** START Input material **

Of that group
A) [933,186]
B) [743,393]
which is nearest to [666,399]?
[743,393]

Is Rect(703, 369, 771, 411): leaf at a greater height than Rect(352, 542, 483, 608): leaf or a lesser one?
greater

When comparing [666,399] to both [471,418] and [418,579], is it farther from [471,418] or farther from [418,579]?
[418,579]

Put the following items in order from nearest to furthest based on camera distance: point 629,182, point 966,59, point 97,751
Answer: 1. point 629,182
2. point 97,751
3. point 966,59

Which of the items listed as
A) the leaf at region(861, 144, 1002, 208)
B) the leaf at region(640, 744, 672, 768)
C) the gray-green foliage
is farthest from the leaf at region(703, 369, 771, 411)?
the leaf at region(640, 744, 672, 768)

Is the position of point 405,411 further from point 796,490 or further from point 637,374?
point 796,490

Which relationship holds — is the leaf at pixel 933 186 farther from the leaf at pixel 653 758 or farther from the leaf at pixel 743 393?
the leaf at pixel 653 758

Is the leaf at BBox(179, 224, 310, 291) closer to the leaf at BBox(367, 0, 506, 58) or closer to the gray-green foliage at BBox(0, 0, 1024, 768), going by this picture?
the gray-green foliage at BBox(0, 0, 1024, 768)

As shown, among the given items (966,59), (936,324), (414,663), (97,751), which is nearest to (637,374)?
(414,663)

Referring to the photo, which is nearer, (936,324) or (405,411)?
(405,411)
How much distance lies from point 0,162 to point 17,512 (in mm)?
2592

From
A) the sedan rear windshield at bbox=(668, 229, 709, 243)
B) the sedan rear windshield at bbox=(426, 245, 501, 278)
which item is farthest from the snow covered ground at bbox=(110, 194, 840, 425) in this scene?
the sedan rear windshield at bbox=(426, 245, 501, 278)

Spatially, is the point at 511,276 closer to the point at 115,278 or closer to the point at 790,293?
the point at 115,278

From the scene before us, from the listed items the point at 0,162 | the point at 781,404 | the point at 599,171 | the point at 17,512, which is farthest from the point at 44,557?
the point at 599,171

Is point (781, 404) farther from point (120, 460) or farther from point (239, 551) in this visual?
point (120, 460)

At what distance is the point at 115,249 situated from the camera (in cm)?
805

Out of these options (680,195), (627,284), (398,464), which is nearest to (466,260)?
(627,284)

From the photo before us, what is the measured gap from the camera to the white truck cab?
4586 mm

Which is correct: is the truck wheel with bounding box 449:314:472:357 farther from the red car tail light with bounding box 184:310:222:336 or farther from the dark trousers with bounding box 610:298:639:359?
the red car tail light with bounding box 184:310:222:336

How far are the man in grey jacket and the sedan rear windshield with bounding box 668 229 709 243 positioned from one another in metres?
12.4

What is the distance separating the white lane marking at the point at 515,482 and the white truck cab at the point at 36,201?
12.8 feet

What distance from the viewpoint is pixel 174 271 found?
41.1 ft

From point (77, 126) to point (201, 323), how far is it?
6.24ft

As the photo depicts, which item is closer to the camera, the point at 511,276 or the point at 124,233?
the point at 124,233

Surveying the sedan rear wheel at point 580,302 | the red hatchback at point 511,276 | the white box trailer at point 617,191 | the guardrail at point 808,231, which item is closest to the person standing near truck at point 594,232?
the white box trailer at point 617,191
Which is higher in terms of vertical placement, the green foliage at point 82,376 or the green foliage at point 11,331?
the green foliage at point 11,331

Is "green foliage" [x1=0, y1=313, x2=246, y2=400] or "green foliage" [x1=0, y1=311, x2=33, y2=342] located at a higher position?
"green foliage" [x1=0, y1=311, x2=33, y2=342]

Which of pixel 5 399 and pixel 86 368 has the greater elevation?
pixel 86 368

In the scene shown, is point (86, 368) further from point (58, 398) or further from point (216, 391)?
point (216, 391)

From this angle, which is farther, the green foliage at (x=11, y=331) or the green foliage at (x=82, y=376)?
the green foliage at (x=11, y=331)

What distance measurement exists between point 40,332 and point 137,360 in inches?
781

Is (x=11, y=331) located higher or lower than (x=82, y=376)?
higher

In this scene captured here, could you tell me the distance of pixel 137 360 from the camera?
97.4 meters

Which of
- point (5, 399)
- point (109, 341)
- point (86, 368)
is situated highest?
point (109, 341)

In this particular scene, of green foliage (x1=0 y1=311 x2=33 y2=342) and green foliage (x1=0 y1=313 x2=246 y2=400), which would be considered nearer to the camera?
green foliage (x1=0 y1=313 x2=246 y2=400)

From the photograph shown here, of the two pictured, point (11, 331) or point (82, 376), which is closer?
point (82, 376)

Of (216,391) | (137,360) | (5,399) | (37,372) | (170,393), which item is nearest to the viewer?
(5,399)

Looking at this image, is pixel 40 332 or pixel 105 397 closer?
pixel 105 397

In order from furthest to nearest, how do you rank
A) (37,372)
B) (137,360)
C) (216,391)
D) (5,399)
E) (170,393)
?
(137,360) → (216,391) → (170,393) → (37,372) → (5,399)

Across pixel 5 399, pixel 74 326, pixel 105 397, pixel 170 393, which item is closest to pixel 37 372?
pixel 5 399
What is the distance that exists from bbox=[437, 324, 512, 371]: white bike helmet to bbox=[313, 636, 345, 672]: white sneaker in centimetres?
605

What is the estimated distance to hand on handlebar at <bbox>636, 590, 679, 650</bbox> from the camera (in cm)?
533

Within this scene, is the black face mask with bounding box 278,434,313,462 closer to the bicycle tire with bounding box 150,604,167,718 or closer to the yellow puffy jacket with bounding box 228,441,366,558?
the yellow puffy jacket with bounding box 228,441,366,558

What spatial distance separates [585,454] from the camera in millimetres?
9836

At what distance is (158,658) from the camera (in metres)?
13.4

** END Input material **

Every line above needs to be retyped exactly.

Of that group
A) [933,186]
B) [743,393]
which is nearest to [666,399]?
[743,393]

Is Rect(703, 369, 771, 411): leaf at a greater height than Rect(352, 542, 483, 608): leaf or a lesser one?
greater

When comparing [666,399] to both [471,418] and [418,579], is it farther from [471,418] or farther from [418,579]?
[418,579]

Put the following items in order from nearest to furthest based on camera distance: point 629,182, point 966,59, point 97,751
Answer: 1. point 629,182
2. point 97,751
3. point 966,59

Which of the items listed as
A) the leaf at region(861, 144, 1002, 208)
B) the leaf at region(640, 744, 672, 768)
C) the gray-green foliage
is farthest from the leaf at region(703, 369, 771, 411)?
the leaf at region(640, 744, 672, 768)

Is the position of point 405,411 further from point 796,490 or further from point 637,374?
point 796,490

Which relationship holds — is the leaf at pixel 933 186 farther from the leaf at pixel 653 758 or farther from the leaf at pixel 743 393?
the leaf at pixel 653 758

Is the leaf at BBox(179, 224, 310, 291) closer to the leaf at BBox(367, 0, 506, 58) or closer to the gray-green foliage at BBox(0, 0, 1024, 768), going by this picture?
the gray-green foliage at BBox(0, 0, 1024, 768)

As shown, among the given items (966,59), (936,324), (414,663), (97,751), which is nearest to (637,374)?
(414,663)

Referring to the photo, which is nearer, (936,324) or (405,411)?
(405,411)
How much distance lies from point 0,162 to point 17,512 (in mm)?
2592

From
A) the sedan rear windshield at bbox=(668, 229, 709, 243)
B) the sedan rear windshield at bbox=(426, 245, 501, 278)
which item is farthest from the snow covered ground at bbox=(110, 194, 840, 425) in this scene?
the sedan rear windshield at bbox=(426, 245, 501, 278)

Spatially, is the point at 511,276 closer to the point at 115,278 or closer to the point at 790,293?
the point at 115,278

From the scene before us, from the listed items the point at 0,162 | the point at 781,404 | the point at 599,171 | the point at 17,512, which is farthest from the point at 44,557?
the point at 599,171

Is point (781, 404) farther from point (120, 460) or farther from point (239, 551) in this visual?
point (120, 460)

At what distance is the point at 115,249 situated from the camera (in cm)?
805

Out of these options (680,195), (627,284), (398,464), which is nearest to (466,260)?
(627,284)

From the photo before us, what is the measured gap from the camera to the white truck cab?
4586 mm

Which is correct: is the truck wheel with bounding box 449:314:472:357 farther from the red car tail light with bounding box 184:310:222:336 or farther from the dark trousers with bounding box 610:298:639:359?
the red car tail light with bounding box 184:310:222:336

How far are the man in grey jacket and the sedan rear windshield with bounding box 668 229 709 243 positioned from one another in metres?
12.4

What is the distance separating the white lane marking at the point at 515,482 and the white truck cab at the point at 36,201?
12.8 feet

What distance from the viewpoint is pixel 174 271 found?
41.1 ft

From point (77, 126) to point (201, 323), how far is it?
6.24ft

As the photo depicts, which item is closer to the camera, the point at 511,276 or the point at 124,233?
the point at 124,233

Surveying the sedan rear wheel at point 580,302 | the red hatchback at point 511,276 | the white box trailer at point 617,191 | the guardrail at point 808,231, which item is closest to the person standing near truck at point 594,232?
the white box trailer at point 617,191
Which is higher in terms of vertical placement, the green foliage at point 82,376 or the green foliage at point 11,331?
the green foliage at point 11,331

Is "green foliage" [x1=0, y1=313, x2=246, y2=400] or "green foliage" [x1=0, y1=311, x2=33, y2=342] located at a higher position?
"green foliage" [x1=0, y1=311, x2=33, y2=342]

Which of pixel 5 399 and pixel 86 368 has the greater elevation?
pixel 86 368

In the scene shown, is point (86, 368) further from point (58, 398) or further from point (216, 391)?
point (216, 391)

From this angle, which is farther, the green foliage at (x=11, y=331) or the green foliage at (x=82, y=376)?
the green foliage at (x=11, y=331)

What distance measurement exists between point 40,332 and point 137,360 in inches?
781

Is (x=11, y=331) located higher or lower than (x=82, y=376)?
higher

In this scene captured here, could you tell me the distance of pixel 137 360 from the camera?
97.4 meters

Which of
- point (5, 399)
- point (109, 341)
- point (86, 368)
is situated highest?
point (109, 341)

In this particular scene, of green foliage (x1=0 y1=311 x2=33 y2=342) and green foliage (x1=0 y1=313 x2=246 y2=400), which would be considered nearer to the camera?
green foliage (x1=0 y1=313 x2=246 y2=400)

From the photograph shown here, of the two pictured, point (11, 331) or point (82, 376), which is closer?
point (82, 376)

Of (216,391) | (137,360) | (5,399) | (37,372) | (170,393), which item is nearest to the viewer?
(5,399)

Looking at this image, is pixel 40 332 or pixel 105 397 closer?
pixel 105 397

In order from furthest to nearest, how do you rank
A) (37,372)
B) (137,360)
C) (216,391)
D) (5,399)
E) (170,393)
?
(137,360) → (216,391) → (170,393) → (37,372) → (5,399)

Across pixel 5 399, pixel 74 326, pixel 105 397, pixel 170 393, which item is closest to pixel 37 372?
pixel 5 399
What is the distance that exists from bbox=[437, 324, 512, 371]: white bike helmet to bbox=[313, 636, 345, 672]: white sneaker in centimetres?
605

What is the estimated distance to hand on handlebar at <bbox>636, 590, 679, 650</bbox> from the camera (in cm)?
533

Within this scene, is the black face mask with bounding box 278,434,313,462 closer to the bicycle tire with bounding box 150,604,167,718 or closer to the yellow puffy jacket with bounding box 228,441,366,558?
the yellow puffy jacket with bounding box 228,441,366,558

What spatial distance separates [585,454] from the camera in millimetres?
9836

At what distance is (158,658) from the camera (in metres)?
13.4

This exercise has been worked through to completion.